• PROBLEM STATEMENT
Reproduce the records below in their entirety, character for character.

• LISTED RECORDS
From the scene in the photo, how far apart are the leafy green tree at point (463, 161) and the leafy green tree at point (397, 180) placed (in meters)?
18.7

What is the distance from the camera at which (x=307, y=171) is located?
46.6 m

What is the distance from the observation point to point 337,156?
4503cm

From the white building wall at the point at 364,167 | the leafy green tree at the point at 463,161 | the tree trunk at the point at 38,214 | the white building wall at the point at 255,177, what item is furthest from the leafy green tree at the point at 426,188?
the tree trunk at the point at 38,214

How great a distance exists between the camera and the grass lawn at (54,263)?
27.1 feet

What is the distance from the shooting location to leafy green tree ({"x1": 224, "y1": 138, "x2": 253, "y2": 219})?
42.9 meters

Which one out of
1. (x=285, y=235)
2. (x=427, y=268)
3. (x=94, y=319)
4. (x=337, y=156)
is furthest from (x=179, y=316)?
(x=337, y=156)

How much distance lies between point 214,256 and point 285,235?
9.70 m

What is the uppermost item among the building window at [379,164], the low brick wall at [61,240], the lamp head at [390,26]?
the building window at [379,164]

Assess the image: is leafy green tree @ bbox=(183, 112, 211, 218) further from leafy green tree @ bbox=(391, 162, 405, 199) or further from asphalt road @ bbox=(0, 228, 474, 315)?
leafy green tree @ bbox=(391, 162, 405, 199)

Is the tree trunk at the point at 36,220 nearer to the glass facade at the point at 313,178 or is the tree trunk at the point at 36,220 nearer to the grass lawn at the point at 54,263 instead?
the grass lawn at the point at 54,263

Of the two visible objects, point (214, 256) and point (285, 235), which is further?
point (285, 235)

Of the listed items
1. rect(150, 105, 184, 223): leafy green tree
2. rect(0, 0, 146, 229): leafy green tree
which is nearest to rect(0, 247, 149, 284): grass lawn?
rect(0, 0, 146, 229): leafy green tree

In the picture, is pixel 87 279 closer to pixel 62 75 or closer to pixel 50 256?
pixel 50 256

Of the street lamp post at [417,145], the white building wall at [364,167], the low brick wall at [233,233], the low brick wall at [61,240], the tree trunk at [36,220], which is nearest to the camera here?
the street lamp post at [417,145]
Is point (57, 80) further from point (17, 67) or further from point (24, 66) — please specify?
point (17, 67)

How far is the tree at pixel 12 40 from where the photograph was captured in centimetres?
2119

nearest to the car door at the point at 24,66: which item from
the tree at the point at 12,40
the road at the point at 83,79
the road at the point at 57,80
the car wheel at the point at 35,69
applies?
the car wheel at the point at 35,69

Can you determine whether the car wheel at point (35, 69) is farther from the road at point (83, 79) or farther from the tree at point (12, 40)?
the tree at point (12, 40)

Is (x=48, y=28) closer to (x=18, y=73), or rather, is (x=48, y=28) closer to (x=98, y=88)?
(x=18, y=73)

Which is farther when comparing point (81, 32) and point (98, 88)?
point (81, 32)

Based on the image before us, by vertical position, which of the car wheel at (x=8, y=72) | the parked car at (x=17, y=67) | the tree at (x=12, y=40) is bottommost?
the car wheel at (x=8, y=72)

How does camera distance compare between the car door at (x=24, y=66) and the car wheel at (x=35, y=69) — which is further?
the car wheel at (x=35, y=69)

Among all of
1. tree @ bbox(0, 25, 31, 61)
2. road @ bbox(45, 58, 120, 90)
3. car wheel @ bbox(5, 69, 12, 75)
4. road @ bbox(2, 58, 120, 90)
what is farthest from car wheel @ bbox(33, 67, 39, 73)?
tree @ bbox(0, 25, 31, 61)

• ANSWER TO THE EXERCISE
From the scene in the photo, how far apart are the leafy green tree at point (463, 161) and the leafy green tree at point (397, 180) placed (in meters)?
18.7

What is the distance from the camera at which (x=307, y=171) is located?
46.6 m

What is the distance from the observation point to point 337,156?
4503cm

From the white building wall at the point at 364,167 | the leafy green tree at the point at 463,161 | the tree trunk at the point at 38,214 | the white building wall at the point at 255,177, what item is furthest from the leafy green tree at the point at 426,188?
the tree trunk at the point at 38,214

How great a distance exists between the camera and the grass lawn at (54,263)?
27.1 feet

What is the distance from the shooting location to leafy green tree ({"x1": 224, "y1": 138, "x2": 253, "y2": 219})?
42.9 meters

Which one out of
1. (x=285, y=235)
2. (x=427, y=268)
3. (x=94, y=319)
4. (x=337, y=156)
is furthest from (x=179, y=316)?
(x=337, y=156)

How much distance lies between point 214,256 and point 285,235?
9.70 m

What is the uppermost item among the building window at [379,164], the low brick wall at [61,240], the lamp head at [390,26]?
the building window at [379,164]

Assess the image: is leafy green tree @ bbox=(183, 112, 211, 218) further from leafy green tree @ bbox=(391, 162, 405, 199) or further from asphalt road @ bbox=(0, 228, 474, 315)?
leafy green tree @ bbox=(391, 162, 405, 199)

Is the tree trunk at the point at 36,220 nearer to the glass facade at the point at 313,178 or is the tree trunk at the point at 36,220 nearer to the grass lawn at the point at 54,263 instead?
the grass lawn at the point at 54,263

Of the two visible objects, point (214, 256) and point (285, 235), which is further?
point (285, 235)

Of the listed items
1. rect(150, 105, 184, 223): leafy green tree
2. rect(0, 0, 146, 229): leafy green tree
which is nearest to rect(0, 247, 149, 284): grass lawn?
rect(0, 0, 146, 229): leafy green tree

In the picture, is pixel 87 279 closer to pixel 62 75 or closer to pixel 50 256?
pixel 50 256

Of the street lamp post at [417,145], the white building wall at [364,167], the low brick wall at [233,233], the low brick wall at [61,240], the tree trunk at [36,220], which is nearest to the camera here?
the street lamp post at [417,145]
Is point (57, 80) further from point (17, 67) or further from point (24, 66) — please specify?
point (17, 67)

How far is the tree at pixel 12 40 from where the photograph was captured in centimetres?
2119

nearest to the car door at the point at 24,66: which item from
the tree at the point at 12,40
the road at the point at 83,79
the road at the point at 57,80
the car wheel at the point at 35,69
applies?
the car wheel at the point at 35,69

Can you determine whether the car wheel at point (35, 69) is farther from the road at point (83, 79) or farther from the tree at point (12, 40)?
the tree at point (12, 40)

Is (x=48, y=28) closer to (x=18, y=73), or rather, is (x=48, y=28) closer to (x=98, y=88)?
(x=18, y=73)

Which is farther when comparing point (81, 32) and point (98, 88)?
point (81, 32)

Based on the image before us, by vertical position, which of the car wheel at (x=8, y=72) | the parked car at (x=17, y=67) | the tree at (x=12, y=40) is bottommost?
the car wheel at (x=8, y=72)

How does camera distance compare between the car door at (x=24, y=66) and the car wheel at (x=35, y=69) — which is further?
the car wheel at (x=35, y=69)

Among all of
1. tree @ bbox(0, 25, 31, 61)
2. road @ bbox(45, 58, 120, 90)
3. car wheel @ bbox(5, 69, 12, 75)
4. road @ bbox(2, 58, 120, 90)
what is farthest from car wheel @ bbox(33, 67, 39, 73)?
tree @ bbox(0, 25, 31, 61)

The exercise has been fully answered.